Mary Rose Cook

The Mars Volta

Here, according to, are the bands I have listened to the most over the last seven years. I have put in bold the bands that feel like a part of my identity. When I think about these bands, I get a warm glow. When I talk about them, I say “I fucking love”.

Dear and the Headlights
Sunset Rubdown
Bob Dylan
Des Ark
The Paper Chase
The Mars Volta
Animal Collective
The Blood Brothers
The Acorn
Xiu Xiu
Joanna Newsom
Beach House
Arcade Fire
Hurray for the Riff Raff
A Silver Mt. Zion

These identity bands have some common traits.

One. I love at least two of their records. Dear and the Headlights: both of their albums. Sunset Rubdown: all of their albums. Women: both of their albums. Des Ark: all of their live acoustic records. The Paper Chase: Now You Are One of Us and God Bless Your Black Heart. A Silver Mt. Zion is the exception, here. Horses in the Sky is one of my top ten records, ever. The rest of their albums probably aren’t even in my top fifty.

Two. I admire the aesthetic they achieve. Dear and the Headlights. The most beautiful melodies by anyone, ever. Bob Dylan. The deeper you go into his lyrics, the more you find. Women. The Beach Boys as a noise rock band. The Paper Chase. Find the most beautiful melody, then destroy it with how hard you feel it. Des Ark. Equate the art with the artist. Aimée Argote puts no distance between her manifestation in real life and her manifestation in her art. She makes music that, when heard, might be detrimental to her actual life.

Three. I find pieces of their music very meaningful. It is hard for me to cite examples, because music is so far from words. Not only is it impossible for me to explain why I love Bob Dylan’s line, “Let me dance beneath the diamond sky with one hand waving free”, but it’s precisely because of its wordless meaning that I like it, and it was Dylan who taught me that alogical emotion is worthy of trust.

Four. I admire (my conception of) the song-writer as a person. Sunset Rubdown’s Spencer Krug has a solo project, Moonface.

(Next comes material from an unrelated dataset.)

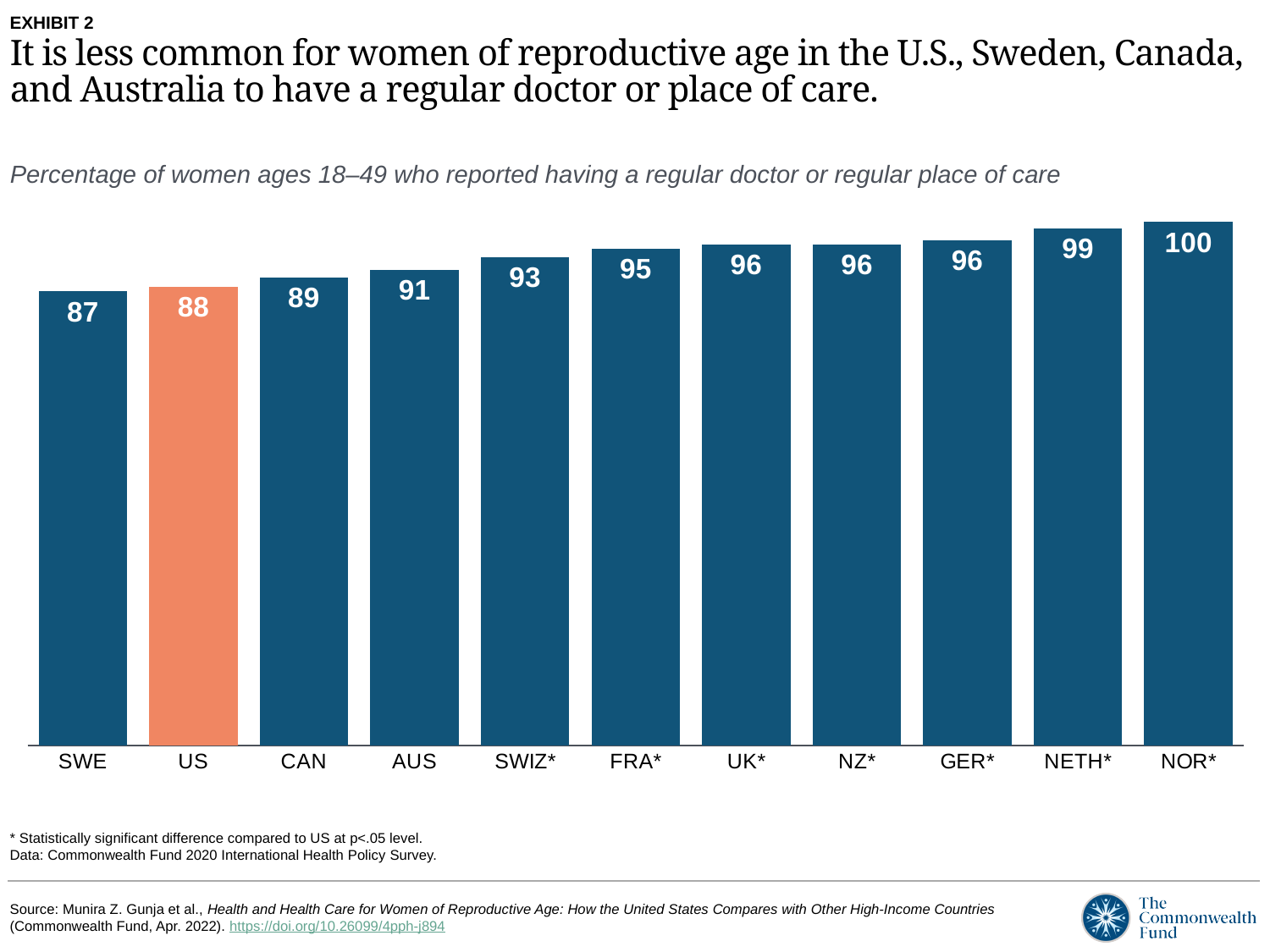
What is the difference between the values for AUS and US? 3 How many countries are shown in the chart? 11 Which is larger, the value for CAN or the value for FRA*? FRA* What is the value for SWIZ*? 93 Which country has the highest value? NOR* Which country has the lowest value? SWE What is the value for NETH*? 99 What is the value for the US? 88 Which bar is shown in a different colour (orange) from the others? US What kind of chart is this? bar chart Do the values rise or fall from left to right across the x axis? rise What is the difference between the values for NOR* and SWE? 13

The Pitchfork review of the Moonface record, Organ Music Not Vibraphone Like I’d Hoped, said Sunset Rubdown’s Dragonslayer is “A personal record about the toll that the worlds inside someone’s head takes on his relationships.” Des Ark. Aimée Argote sings about being a broken, high-functioning person. She sings about immovable, incidental, unpolitical queerness. Bob Dylan. He constantly moves on from his previous successes. As seen in the documentaries, Dont Look Back, and No Direction Home: he lives this life on the road half in love with Joan Baez, half in love with his own head.

But, most of the entries in that list are unbolded. These others are the bands that I simply listen to a lot. And I have listened to De-Loused in the Comatorium and Frances the Mute an awful lot.

I can’t identify with The Mars Volta’s music. Cedric Bixler-Zavala’s lyrics mean nothing. He chooses words that are one, impressionist remove from their actual meaning, rather than assembling a rich, internally consistent network from a few versatile base operators. Omar Rodríguez-López’s approach to arrangement is to chuck everything in. By saying everything, you say nothing.

I really like the Tony Scott film, Enemy of the State. It is a thriller that is brilliantly thrilling. In the same way, The Mars Volta’s music cuts in on a primal level and makes me want to sing and dance, which is kind of what music is supposed to be all about.